GIVEN PASSAGE
╭──

The Estonian mystic minimalist composer Arvo Pärt (b.1935) is having an Orgy.
On December 19th and 20th Harvard's WHRB radio 95.3 FM presented a two-day marathon featuring 19 hours of Pärt's recorded music.
I can't say that I listened from beginning to end, but I did tune in to hear a sampling of his work distributed throughout his long and still active career. The first piece in the Orgy [a registered Trademark of Harvard University] was Pärt's Opus 1 Sonatina from 1958. The Orgy concluded with Pärt's Symphony No. 4 performed in concert by the Los Angeles Philharmonic at the Walt Disney Concert Hall earlier this year - a work that signaled the composer's return to the symphonic form. Pärt's 3rd Symphony was written some 37 years earlier, and while not yet available on CD, can be obtained as an iTunes download.

╰──

Spatial data with pictures
╭──

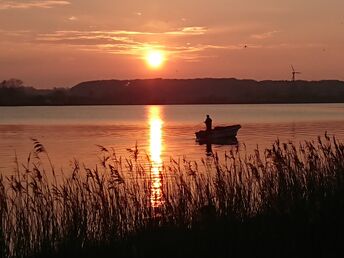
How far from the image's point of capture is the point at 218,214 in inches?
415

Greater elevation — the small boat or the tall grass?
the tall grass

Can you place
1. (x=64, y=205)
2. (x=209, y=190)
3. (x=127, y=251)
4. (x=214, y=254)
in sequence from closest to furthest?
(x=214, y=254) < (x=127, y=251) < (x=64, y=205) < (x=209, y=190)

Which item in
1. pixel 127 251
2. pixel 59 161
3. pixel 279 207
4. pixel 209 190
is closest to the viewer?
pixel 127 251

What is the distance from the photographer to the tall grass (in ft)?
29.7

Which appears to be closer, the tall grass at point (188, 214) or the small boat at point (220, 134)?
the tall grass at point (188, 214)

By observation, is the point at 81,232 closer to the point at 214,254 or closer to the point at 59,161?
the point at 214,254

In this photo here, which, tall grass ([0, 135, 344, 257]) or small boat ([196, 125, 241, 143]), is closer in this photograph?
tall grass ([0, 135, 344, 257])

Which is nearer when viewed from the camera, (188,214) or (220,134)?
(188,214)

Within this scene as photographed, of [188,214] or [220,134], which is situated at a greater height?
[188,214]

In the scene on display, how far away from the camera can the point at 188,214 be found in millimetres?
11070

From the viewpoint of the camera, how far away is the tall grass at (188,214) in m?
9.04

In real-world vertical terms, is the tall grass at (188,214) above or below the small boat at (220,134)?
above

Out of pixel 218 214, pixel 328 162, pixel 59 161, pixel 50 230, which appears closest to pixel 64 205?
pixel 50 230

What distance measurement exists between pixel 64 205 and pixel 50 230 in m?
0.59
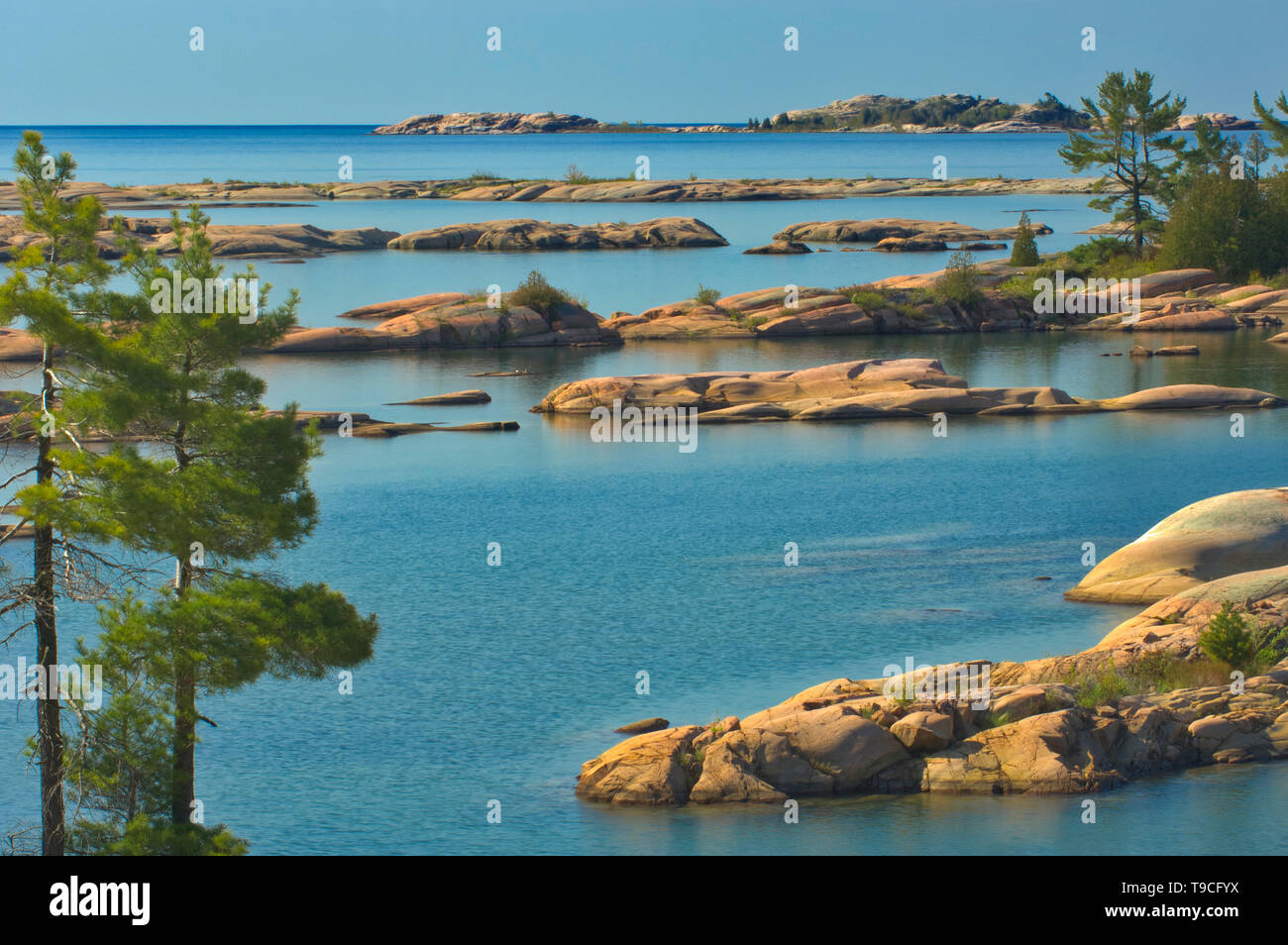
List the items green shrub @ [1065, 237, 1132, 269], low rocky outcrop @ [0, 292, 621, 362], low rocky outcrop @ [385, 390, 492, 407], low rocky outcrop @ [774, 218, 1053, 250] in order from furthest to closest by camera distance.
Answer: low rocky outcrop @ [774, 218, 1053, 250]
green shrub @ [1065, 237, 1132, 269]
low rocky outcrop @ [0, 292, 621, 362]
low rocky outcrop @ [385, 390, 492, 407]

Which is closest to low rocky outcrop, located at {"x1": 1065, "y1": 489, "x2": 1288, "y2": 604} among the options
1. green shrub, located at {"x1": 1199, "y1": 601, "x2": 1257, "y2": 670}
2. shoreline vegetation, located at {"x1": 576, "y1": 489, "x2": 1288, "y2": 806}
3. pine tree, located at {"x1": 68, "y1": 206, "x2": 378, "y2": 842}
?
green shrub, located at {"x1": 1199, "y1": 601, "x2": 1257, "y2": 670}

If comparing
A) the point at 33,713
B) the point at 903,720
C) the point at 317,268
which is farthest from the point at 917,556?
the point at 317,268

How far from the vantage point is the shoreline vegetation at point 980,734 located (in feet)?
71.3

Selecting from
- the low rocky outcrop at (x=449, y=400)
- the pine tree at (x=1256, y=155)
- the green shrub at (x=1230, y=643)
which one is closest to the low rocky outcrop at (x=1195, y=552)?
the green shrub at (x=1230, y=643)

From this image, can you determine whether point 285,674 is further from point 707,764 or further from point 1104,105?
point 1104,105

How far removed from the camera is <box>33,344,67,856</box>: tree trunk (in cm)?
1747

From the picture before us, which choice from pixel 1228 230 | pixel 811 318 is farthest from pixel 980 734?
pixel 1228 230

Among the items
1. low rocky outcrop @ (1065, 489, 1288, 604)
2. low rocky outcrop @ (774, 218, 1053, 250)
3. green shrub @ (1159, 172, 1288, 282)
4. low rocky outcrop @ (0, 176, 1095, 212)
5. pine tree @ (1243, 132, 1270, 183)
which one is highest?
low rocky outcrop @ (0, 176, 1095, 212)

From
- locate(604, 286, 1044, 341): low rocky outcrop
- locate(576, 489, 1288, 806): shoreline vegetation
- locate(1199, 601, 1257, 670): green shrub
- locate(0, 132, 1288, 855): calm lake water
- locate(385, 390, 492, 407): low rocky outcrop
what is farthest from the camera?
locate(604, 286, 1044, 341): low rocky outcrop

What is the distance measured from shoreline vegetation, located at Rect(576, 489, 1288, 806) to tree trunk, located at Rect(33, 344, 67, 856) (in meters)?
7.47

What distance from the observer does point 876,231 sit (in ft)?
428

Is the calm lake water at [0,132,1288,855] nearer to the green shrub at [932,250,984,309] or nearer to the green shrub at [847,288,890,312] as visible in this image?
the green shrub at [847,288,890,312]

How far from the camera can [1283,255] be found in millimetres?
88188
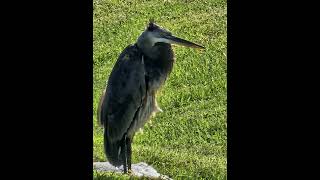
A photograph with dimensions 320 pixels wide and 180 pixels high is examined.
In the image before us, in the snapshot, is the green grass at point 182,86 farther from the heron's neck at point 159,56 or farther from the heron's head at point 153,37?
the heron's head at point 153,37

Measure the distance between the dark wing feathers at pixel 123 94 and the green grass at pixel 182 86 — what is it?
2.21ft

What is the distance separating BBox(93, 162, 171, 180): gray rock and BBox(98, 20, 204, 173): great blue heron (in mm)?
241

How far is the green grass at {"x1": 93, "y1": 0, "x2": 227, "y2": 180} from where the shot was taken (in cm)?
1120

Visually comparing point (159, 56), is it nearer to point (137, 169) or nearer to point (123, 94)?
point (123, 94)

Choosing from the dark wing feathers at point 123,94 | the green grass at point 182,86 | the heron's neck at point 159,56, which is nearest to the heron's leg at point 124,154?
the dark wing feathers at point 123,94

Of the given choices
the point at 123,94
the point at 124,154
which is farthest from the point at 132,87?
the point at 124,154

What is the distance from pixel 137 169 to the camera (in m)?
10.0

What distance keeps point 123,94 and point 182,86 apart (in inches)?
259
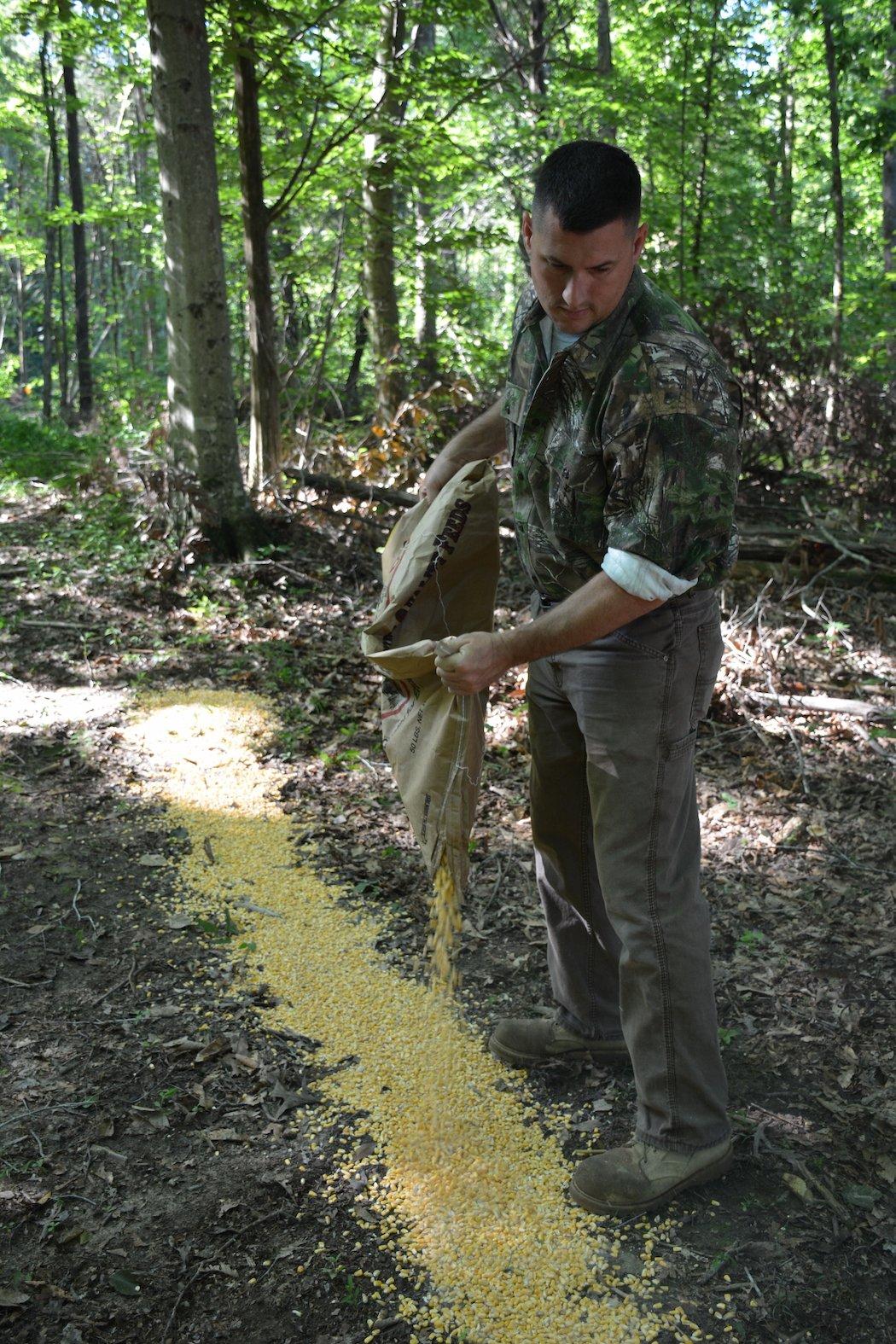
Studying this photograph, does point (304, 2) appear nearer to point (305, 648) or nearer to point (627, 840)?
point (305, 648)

╰──

WHAT IS ASKED
(A) In the Arvo Pärt post, what was the first piece played in the Orgy?
(B) Rewrite the Arvo Pärt post from "The Estonian mystic" to "an iTunes download.", changing "Orgy" to "Festival".
The records are not needed.

RESULTS OF THE EXERCISE
(A) Pärt's Opus 1 Sonatina from 1958.

(B)
The Estonian mystic minimalist composer Arvo Pärt (b.1935) is having an Festival.
On December 19th and 20th Harvard's WHRB radio 95.3 FM presented a two-day marathon featuring 19 hours of Pärt's recorded music.
I can't say that I listened from beginning to end, but I did tune in to hear a sampling of his work distributed throughout his long and still active career. The first piece in the Festival [a registered Trademark of Harvard University] was Pärt's Opus 1 Sonatina from 1958. The Festival concluded with Pärt's Symphony No. 4 performed in concert by the Los Angeles Philharmonic at the Walt Disney Concert Hall earlier this year - a work that signaled the composer's return to the symphonic form. Pärt's 3rd Symphony was written some 37 years earlier, and while not yet available on CD, can be obtained as an iTunes download.